After receiving glowing reviews abroad and at last year's Toronto Film Festival, Russian-produced action film Hardcore Henry has been met with almost-universal scorn by American critics and audiences. The film has been criticized to no end for its lack of a plot and use of first-person perspective. While I completely understand why this movie is getting such a bad reception from the mainstream American moviegoing audience, I can't help but wonder if the people trashing this movie had any idea what they were getting into before they watched it. Is Hardcore Henry driven by a gimmick? No doubt. Is the plot paper-thin and absolutely nonsensical? Hell yes. Did either of these things do anything to bring down the quality of the movie in my eyes? Not in the slightest.

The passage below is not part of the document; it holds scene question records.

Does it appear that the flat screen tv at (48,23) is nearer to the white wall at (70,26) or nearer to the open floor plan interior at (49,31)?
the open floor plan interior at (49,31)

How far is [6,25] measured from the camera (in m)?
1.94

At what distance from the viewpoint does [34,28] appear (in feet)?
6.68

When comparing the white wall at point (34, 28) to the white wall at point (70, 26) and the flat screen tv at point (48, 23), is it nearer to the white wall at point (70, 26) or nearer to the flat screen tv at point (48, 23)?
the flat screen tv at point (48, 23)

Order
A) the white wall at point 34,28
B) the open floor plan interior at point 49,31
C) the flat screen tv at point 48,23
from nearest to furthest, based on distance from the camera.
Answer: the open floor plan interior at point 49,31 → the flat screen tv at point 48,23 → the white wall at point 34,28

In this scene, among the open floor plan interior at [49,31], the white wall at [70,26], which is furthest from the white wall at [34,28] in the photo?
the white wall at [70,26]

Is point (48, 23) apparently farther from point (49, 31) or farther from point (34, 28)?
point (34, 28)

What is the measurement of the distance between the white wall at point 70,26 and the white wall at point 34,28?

Despite the fact that it received a wide release in over 3,000 theaters opening weekend, Hardcore Henry is very much a niche movie. The film's frantic, first-person camerawork, absurdly over-the-top tone and non-stop graphic violence that pushes the limits of the R rating will alienate an overwhelming majority of audiences. However, if you're a fan of unapologetically insane, self-aware B-action movies like Crank or Shoot Em' Up, odds are that Hardcore Henry will put a big, shit-eating grin on your face. Over the film's 90-minute runtime, writer/director Illya Naishuller manages to redefine the terms "relentless" and "non-stop action". If you exclude the first 10 minutes where the opening credits roll and the premise is being to set into motion, there's hardly a minute of the film where the titular character is not engaging in some sort of combat. Despite the film essentially just being a series of action scenes connected by a very loose plot, Hardcore Henry remarkably never becomes dull. I fully expected the first-person style to grow stale after 20-30 minutes, but the film's wide variety of action scenes and constantly-changing settings kept things exciting throughout.
The film's chaotic nature and innovative approach to shooting and choreographing action scenes may serve as the film's backbone, but Sharlto Copley (District 9, Chappie) is the film's heart and soul. Copley plays a constantly-respawning avatar with multiple personalities that has to guide the mute Henry in his mission to rescue his kidnapped wife (Hayley Bennett) from the clutches of a telekinetic mercenary(Danila Kozlovsky, who looks like a young, blonde-haired Tommy Wiseau). I won't spoil what these various personas are, but I will say that Copley gets ample time to showcase his knack for unhinged, tongue-in-cheek comedy that he hasn't gotten a chance to display since 2010's The A-Team. Hardcore Henry is an ultraviolent, gleefully deranged gift from the B-action movie gods and I can say with absolute certainty that it will become an instant genre classic.